Symptoms: High fever, bleeding, and central nervous system damage are the symptoms. The average EVD case fatality rate is around 50%. However, in past outbreaks case fatality rates have varied from 25% to 90%


Treatment: There is yet no proven treatment available for EVD. However, a range of potential treatments including immune therapies, blood products, and drug therapies are currently being evaluated. An experimental Ebola vaccine are rVSV-ZEBOV is proved to highly protective against the deadly virus in a major trial in Guinea conducted in 2015.






Later, the World Health Organization has expressed confidence that a prototype vaccine for Ebola called rVSV-ZEBOV maybe 100% effective in protecting against the deadly virus. The vaccine was initially developed in Canada by public health authorities before being taken over by pharmaceutical giant Merck.

How it can be prevented or controlled?

Raising awareness of risk factors for Ebola infection and protective measures (including vaccination) that individuals can take is an effective way to reduce human transmission.
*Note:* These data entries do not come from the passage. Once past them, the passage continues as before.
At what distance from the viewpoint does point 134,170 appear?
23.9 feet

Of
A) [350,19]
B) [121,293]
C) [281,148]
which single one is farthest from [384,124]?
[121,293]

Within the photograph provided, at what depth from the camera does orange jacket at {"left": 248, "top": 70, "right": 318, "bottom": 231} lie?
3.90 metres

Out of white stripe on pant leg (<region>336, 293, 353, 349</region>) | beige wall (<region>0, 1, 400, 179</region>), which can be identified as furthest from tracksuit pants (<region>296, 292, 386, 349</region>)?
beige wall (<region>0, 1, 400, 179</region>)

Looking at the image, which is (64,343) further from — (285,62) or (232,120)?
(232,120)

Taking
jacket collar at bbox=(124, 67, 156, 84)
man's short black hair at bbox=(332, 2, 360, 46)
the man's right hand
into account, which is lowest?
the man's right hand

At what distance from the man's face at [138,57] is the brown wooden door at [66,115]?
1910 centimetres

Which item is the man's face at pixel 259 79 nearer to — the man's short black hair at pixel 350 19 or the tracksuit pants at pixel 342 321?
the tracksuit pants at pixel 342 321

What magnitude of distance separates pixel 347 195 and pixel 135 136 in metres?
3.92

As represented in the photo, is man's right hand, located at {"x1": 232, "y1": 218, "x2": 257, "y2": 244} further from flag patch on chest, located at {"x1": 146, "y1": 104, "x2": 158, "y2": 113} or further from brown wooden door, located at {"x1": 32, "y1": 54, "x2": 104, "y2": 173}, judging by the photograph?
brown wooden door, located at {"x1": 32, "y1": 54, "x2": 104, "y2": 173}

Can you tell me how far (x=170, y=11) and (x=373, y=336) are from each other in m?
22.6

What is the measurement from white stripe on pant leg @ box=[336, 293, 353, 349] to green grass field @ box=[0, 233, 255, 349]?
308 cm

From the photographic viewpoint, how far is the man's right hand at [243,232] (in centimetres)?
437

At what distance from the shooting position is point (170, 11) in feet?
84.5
There can be several factors that can be helpful to control the infection.



1. Reducing the risk of wildlife- to – human transmission from contact with infected fruit bats or monkeys/apes and the consumption of their raw meat. The animal should be handled with gloves and masks and other appropriate protective clothing. Animal products like meat should be thoroughly cooked before consumption.

2. Reducing the risk of human-to-human transmission from direct or close contact with people with Ebola symptoms, particularly with their bodily fluids.

3. Reducing the risk of possible sexual transmission based on further analysis of ongoing research and consideration by the WHO advisory group on the Ebola virus disease response. 


WHO recommends that survivors of Ebola virus disease practice safe sex and hygiene for 12 months from onset of symptoms or until their semen tests negative twice for Ebola virus. Contact with body fluids should be avoided and washing with soap and water is recommended.



What is the WHO's concern about the Ebola virus?

WHO aims to prevent the Ebola outbreak by maintaining surveillance for Ebola virus disease and supporting rat -risk countries to developed preparedness plans. The document provides overall guidance for the control of Ebola outbreaks.

When an outbreak is detected WHO responds by supporting surveillance, community engagement, case management, laboratory services, contact tracing, infection control, logical support, and training and assistance with safe practices.






Conclusion 

Such viruses are severe and life-threatening. There have been hundreds of deaths due to Ebola virus. WHO should take urgent measures like it did declare a global emergency to save people from such viruses.

 Spreading awareness would be a better way to curb death rates. Not just Ebola there are various types of dangerous viruses are spreading in different parts of the world. The government should be on high alert to fight such diseases and vaccination should be available in a pro-active manner.